▶ WORK REQUIRED
Could you restate every record below word for word?

Collected data entries
■ ■ ■ ■
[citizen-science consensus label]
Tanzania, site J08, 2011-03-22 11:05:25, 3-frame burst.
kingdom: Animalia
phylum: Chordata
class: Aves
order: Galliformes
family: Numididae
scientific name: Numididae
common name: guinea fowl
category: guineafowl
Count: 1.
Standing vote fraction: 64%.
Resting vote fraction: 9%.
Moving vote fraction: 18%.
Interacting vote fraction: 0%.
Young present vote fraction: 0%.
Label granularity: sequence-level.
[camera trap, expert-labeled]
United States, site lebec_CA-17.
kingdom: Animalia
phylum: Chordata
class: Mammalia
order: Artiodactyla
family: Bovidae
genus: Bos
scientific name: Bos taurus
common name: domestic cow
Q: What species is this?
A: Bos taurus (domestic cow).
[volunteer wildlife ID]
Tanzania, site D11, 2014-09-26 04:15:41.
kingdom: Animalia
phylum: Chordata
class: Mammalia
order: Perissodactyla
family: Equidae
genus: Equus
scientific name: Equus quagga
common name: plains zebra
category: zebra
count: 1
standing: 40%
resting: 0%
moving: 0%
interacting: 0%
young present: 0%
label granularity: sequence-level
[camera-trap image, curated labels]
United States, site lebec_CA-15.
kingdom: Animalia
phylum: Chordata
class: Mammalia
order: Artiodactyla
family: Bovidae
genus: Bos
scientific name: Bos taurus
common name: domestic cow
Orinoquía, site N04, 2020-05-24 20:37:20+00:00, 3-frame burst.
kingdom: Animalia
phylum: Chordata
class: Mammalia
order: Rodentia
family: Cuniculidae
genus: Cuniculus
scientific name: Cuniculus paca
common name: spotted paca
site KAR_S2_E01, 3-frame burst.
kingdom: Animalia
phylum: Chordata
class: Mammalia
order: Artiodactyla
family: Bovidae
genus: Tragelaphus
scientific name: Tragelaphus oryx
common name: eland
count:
■ ■ ■ ■
▶ OUTPUT
[citizen-science consensus label]
Tanzania, site J08, 2011-03-22 11:05:25, 3-frame burst.
kingdom: Animalia
phylum: Chordata
class: Aves
order: Galliformes
family: Numididae
scientific name: Numididae
common name: guinea fowl
category: guineafowl
Count: 1.
Standing vote fraction: 64%.
Resting vote fraction: 9%.
Moving vote fraction: 18%.
Interacting vote fraction: 0%.
Young present vote fraction: 0%.
Label granularity: sequence-level.
[camera trap, expert-labeled]
United States, site lebec_CA-17.
kingdom: Animalia
phylum: Chordata
class: Mammalia
order: Artiodactyla
family: Bovidae
genus: Bos
scientific name: Bos taurus
common name: domestic cow
Q: What species is this?
A: Bos taurus (domestic cow).
[volunteer wildlife ID]
Tanzania, site D11, 2014-09-26 04:15:41.
kingdom: Animalia
phylum: Chordata
class: Mammalia
order: Perissodactyla
family: Equidae
genus: Equus
scientific name: Equus quagga
common name: plains zebra
category: zebra
count: 1
standing: 40%
resting: 0%
moving: 0%
interacting: 0%
young present: 0%
label granularity: sequence-level
[camera-trap image, curated labels]
United States, site lebec_CA-15.
kingdom: Animalia
phylum: Chordata
class: Mammalia
order: Artiodactyla
family: Bovidae
genus: Bos
scientific name: Bos taurus
common name: domestic cow
Orinoquía, site N04, 2020-05-24 20:37:20+00:00, 3-frame burst.
kingdom: Animalia
phylum: Chordata
class: Mammalia
order: Rodentia
family: Cuniculidae
genus: Cuniculus
scientific name: Cuniculus paca
common name: spotted paca
site KAR_S2_E01, 3-frame burst.
kingdom: Animalia
phylum: Chordata
class: Mammalia
order: Artiodactyla
family: Bovidae
genus: Tragelaphus
scientific name: Tragelaphus oryx
common name: eland
count:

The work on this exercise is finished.